Huia Lambie works with another not-for-profit ”transition” agency, called the Ministry of Awesome, which prioritises art and culture as a way of showing a battered city what it is capable of and, in the end, what it is.

She says the gift of the earthquakes is that the city has a new energy and that it is a blank canvas, ”a place for opportunity”.

Ian Strange, she says, is ”honouring” the city.

”He’s saying these houses had a soul and a life force. He is creating a legacy of them with their image. He cares about that level of the story, the story of the houses and the land and the people.”

The Final Act project is the third in a trilogy in which all are concerned with the psychology of home. In the first, Home, Strange, the son of teachers, rebuilt his childhood house in suburban Perth in an installation on Cockatoo Island.

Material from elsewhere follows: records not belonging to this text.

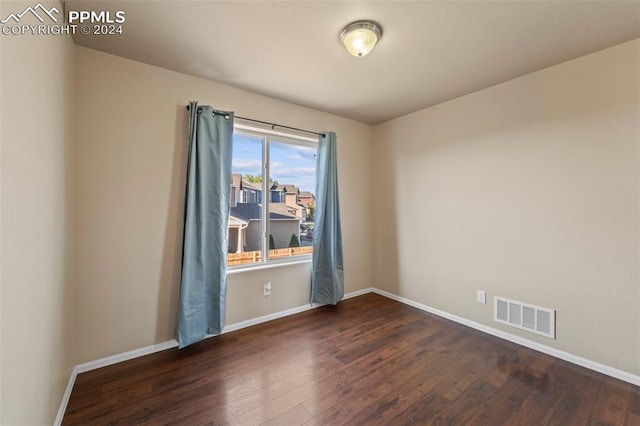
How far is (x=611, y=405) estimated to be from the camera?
1.72 m

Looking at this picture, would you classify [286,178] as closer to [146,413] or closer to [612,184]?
[146,413]

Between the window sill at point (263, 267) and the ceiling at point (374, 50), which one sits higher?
the ceiling at point (374, 50)

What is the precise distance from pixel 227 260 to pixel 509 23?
3.03m

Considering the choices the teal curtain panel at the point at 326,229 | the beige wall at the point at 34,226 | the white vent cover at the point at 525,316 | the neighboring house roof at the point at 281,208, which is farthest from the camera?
the teal curtain panel at the point at 326,229

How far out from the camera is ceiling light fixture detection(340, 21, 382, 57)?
177cm

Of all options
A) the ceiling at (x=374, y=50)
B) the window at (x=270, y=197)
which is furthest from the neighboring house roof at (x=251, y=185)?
the ceiling at (x=374, y=50)

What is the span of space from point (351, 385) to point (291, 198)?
208 cm

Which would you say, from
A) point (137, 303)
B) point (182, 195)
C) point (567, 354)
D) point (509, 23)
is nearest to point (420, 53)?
point (509, 23)

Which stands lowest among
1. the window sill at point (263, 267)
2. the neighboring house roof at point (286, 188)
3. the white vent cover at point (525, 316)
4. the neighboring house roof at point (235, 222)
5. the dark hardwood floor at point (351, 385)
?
the dark hardwood floor at point (351, 385)

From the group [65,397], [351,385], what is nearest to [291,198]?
[351,385]

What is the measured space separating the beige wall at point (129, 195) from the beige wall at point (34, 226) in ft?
0.90

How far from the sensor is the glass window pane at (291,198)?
10.3 ft

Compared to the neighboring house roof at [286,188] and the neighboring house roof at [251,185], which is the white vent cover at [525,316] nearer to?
the neighboring house roof at [286,188]

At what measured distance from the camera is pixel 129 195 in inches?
86.5
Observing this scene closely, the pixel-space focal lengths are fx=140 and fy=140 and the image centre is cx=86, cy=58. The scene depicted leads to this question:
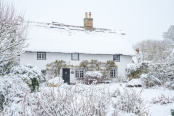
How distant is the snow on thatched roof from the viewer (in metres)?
16.7

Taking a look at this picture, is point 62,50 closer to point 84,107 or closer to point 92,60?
point 92,60

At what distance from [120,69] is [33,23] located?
13.2m

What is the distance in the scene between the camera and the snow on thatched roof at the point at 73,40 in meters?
16.7

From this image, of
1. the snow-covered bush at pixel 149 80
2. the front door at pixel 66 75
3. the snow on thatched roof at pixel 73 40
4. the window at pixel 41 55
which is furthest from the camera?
the front door at pixel 66 75

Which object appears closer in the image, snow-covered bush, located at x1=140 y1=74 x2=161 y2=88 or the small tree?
the small tree

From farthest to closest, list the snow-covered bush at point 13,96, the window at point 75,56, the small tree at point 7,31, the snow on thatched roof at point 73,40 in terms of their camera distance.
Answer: the window at point 75,56 < the snow on thatched roof at point 73,40 < the small tree at point 7,31 < the snow-covered bush at point 13,96

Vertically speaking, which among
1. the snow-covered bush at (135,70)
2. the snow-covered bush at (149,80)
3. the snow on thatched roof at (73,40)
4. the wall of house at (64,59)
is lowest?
the snow-covered bush at (149,80)

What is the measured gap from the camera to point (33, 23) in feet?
60.4

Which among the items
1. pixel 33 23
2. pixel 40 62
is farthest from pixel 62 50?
pixel 33 23

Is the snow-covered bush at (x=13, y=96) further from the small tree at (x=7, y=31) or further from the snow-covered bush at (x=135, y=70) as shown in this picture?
the snow-covered bush at (x=135, y=70)

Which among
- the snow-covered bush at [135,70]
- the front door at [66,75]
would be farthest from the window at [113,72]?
the front door at [66,75]

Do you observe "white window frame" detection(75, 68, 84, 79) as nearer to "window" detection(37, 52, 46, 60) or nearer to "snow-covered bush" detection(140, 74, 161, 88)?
"window" detection(37, 52, 46, 60)

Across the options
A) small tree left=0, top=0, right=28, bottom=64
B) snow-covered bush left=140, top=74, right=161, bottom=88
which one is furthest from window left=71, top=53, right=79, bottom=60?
small tree left=0, top=0, right=28, bottom=64

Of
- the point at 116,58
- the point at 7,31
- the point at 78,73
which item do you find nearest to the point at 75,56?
the point at 78,73
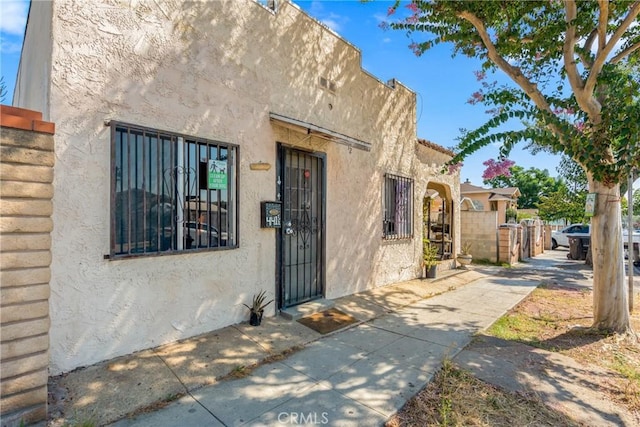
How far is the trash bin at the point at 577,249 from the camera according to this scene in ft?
47.7

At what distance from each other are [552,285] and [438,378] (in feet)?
24.5

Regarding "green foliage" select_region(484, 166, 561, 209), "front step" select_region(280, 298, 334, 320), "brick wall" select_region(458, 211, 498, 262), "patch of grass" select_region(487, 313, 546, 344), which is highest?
"green foliage" select_region(484, 166, 561, 209)

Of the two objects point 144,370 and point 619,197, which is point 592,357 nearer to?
point 619,197

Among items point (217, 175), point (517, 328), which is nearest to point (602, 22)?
point (517, 328)

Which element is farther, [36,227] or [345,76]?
[345,76]

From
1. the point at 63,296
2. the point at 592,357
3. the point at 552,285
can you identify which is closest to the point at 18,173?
the point at 63,296

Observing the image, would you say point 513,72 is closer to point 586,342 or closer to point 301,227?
point 586,342

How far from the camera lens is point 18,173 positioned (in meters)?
2.31

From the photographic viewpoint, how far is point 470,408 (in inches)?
114

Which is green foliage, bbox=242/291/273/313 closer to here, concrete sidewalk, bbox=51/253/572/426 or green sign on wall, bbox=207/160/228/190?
concrete sidewalk, bbox=51/253/572/426

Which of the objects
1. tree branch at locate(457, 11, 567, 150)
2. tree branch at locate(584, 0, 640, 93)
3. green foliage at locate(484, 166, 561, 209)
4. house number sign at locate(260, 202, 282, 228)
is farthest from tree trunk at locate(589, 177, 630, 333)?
green foliage at locate(484, 166, 561, 209)

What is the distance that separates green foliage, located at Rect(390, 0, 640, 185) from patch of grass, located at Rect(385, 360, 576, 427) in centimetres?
323

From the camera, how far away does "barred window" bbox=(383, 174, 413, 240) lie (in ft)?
25.3

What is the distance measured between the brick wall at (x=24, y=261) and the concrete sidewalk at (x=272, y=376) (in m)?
0.39
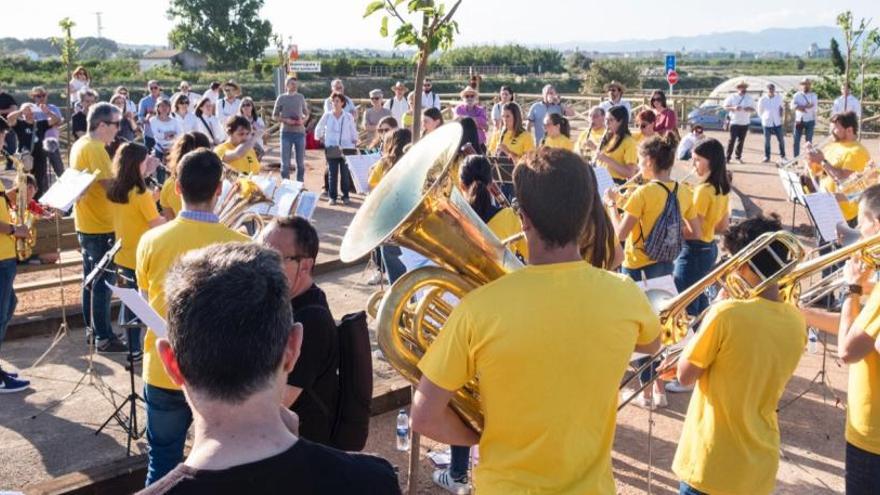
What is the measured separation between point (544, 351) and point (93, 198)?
537 centimetres

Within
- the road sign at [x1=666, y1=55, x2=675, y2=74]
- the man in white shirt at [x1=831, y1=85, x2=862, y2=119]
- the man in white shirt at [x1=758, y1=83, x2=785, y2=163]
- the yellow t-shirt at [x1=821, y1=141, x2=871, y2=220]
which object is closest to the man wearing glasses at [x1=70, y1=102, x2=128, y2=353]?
the yellow t-shirt at [x1=821, y1=141, x2=871, y2=220]

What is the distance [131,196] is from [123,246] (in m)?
0.41

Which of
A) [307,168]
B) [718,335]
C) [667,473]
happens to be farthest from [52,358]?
[307,168]

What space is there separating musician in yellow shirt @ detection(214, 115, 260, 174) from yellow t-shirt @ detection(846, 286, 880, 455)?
6.63 meters

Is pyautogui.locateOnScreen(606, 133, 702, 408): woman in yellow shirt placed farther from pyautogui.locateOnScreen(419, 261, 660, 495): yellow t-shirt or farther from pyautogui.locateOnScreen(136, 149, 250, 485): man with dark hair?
pyautogui.locateOnScreen(419, 261, 660, 495): yellow t-shirt

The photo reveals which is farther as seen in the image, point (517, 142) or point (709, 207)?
point (517, 142)

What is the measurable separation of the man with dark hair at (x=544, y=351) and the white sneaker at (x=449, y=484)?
233 cm

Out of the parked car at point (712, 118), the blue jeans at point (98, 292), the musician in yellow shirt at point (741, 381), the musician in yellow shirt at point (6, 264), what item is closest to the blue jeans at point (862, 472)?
the musician in yellow shirt at point (741, 381)

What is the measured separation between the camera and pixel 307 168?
59.1ft

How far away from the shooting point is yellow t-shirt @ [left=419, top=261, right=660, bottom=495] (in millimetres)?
2445

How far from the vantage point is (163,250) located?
3.92 metres

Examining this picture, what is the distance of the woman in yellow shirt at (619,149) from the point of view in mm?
9156

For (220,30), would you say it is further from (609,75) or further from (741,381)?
(741,381)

The second last year was based in the United States. In cities affected by the global financial crisis, such as Detroit, he painted abandoned factory workers’ homes in bright red, dark void-like circles, skulls and red X’s and then, in partnership with city fire departments, set fire to them.

Photographs, film and an installation from Suburban was exhibited in the Ian Potter Centre at the National Gallery of Victoria this year.

Final Act is the next step. In many ways, what is represented is the transition between the old Christchurch – or indeed any crisis-torn urban and suburban space – and the new version, which is yet to be determined. The white light is a religious or spiritual symbol, although Strange plays this down this; he prefers to talk about the light in purely aesthetic terms.

”It’s neutral light,” he says. ”The cool light of day, the warm light of houses and white light neutral, sitting in the middle.”

Yet, in religious art, white light is a path towards the afterlife or a path towards heavenly meaning. The people from these houses are gone. Maybe they moved cities or countries or managed to buy again in one of the new estates springing up on Christchurch’s fringe. Maybe some of their kin died in the city.

Their memories and associations might still be in the houses; their spirits might still be there. Ghosts of them, ghosts of families, ghosts of lives partially lived.

Strange admits that, yes, that could be a theme of what he has done here. ”The humanity inside the homes,” he says. ”Rebirth. This is like the last act of these houses sitting in a hyper reality I have built for them. The houses have been changed and subverted. The emotional aspect of them is larger now.’